IEEE J Biomed Health Inform. 2020 May;24(5):1456-1468. doi: 10.1109/JBHI.2019.2939149. Epub 2019 Sep 5.
Finding small homogeneous subgroup cohorts in large heterogeneous populations is a critical process for hypothesis development in biomedical research. Concurrent computational approaches are still lacking in robust answers to the question "what hypotheses are likely to be novel and to produce clinically relevant results with well thought-out study designs?" We have developed a novel subgroup discovery method which employs a deep exploratory mining process to slice and dice thousands of potential subpopulations and prioritize potential cohorts based on their explainable contrast patterns and which may provide interventionable insights. We conducted computational experiments on both synthesized data and a clinical autism data set to assess performance quantitatively for coverage of pre-defined cohorts and qualitatively for novel knowledge discovery, respectively. We also conducted a scaling analysis using a distributed computing environment to suggest computational resource needs for when the subpopulation number increases. This work will provide a robust data-driven framework to automatically tailor potential interventions for precision health.
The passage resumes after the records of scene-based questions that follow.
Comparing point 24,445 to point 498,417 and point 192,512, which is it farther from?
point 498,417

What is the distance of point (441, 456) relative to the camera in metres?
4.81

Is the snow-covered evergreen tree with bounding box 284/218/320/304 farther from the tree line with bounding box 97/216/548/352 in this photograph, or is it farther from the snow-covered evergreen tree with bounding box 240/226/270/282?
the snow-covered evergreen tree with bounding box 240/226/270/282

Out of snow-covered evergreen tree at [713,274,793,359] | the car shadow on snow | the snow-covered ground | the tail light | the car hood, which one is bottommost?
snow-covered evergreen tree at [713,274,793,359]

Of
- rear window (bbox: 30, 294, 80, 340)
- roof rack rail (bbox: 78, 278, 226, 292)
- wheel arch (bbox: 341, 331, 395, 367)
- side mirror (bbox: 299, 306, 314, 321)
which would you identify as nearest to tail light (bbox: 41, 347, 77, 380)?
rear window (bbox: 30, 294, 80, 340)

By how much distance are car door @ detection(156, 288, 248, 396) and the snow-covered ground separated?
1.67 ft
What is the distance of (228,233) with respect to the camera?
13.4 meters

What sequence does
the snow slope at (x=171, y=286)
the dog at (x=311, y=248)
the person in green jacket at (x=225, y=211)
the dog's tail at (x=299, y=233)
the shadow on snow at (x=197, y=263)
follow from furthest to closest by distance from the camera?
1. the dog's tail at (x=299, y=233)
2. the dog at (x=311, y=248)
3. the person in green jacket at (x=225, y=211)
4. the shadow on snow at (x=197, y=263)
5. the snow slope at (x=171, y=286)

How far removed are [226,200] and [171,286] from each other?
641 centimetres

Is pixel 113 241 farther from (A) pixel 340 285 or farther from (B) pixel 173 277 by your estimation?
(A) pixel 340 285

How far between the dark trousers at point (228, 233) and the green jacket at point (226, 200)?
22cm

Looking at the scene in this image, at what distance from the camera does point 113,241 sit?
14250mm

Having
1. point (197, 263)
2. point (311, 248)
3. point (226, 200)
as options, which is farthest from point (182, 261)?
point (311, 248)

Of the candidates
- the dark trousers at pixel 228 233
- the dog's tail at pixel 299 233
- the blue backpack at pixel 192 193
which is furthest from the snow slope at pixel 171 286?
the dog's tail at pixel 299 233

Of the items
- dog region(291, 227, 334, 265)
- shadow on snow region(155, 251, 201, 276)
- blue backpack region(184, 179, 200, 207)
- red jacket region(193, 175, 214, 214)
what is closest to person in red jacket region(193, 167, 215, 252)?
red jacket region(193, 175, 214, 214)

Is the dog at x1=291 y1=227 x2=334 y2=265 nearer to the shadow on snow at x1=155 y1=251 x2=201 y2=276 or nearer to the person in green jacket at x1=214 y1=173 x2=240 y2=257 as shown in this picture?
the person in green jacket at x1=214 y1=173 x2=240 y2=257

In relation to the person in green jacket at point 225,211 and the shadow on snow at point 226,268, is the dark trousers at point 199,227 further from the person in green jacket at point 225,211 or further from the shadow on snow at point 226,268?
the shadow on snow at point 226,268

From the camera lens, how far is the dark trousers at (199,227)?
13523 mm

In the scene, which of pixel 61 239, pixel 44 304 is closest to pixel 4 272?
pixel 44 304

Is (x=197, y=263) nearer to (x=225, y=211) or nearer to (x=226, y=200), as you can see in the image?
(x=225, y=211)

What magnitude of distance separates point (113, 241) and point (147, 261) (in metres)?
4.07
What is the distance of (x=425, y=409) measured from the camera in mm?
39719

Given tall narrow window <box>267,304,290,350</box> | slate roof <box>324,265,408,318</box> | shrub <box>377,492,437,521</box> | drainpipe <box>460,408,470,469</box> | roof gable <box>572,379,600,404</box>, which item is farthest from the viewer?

在大型异质人群中发现小型同质亚组队列对于生物医学研究中的假设开发是一个关键过程。目前仍然缺乏强大的计算方法来回答“哪些假设可能是新颖的,并通过精心设计的研究设计产生临床相关的结果?”我们开发了一种新的亚组发现方法,该方法采用深度探索性挖掘过程来对数千个潜在亚群进行切片和切块,并根据其可解释的对比模式对潜在队列进行优先级排序,从而提供可干预的见解。我们在合成数据和临床自闭症数据集上进行了计算实验,分别对预定义队列的覆盖范围进行定量评估,对新颖知识发现进行定性评估。我们还使用分布式计算环境进行了扩展分析,以建议当亚群数量增加时的计算资源需求。这项工作将为自动为精准健康定制潜在干预措施提供一个强大的数据驱动框架。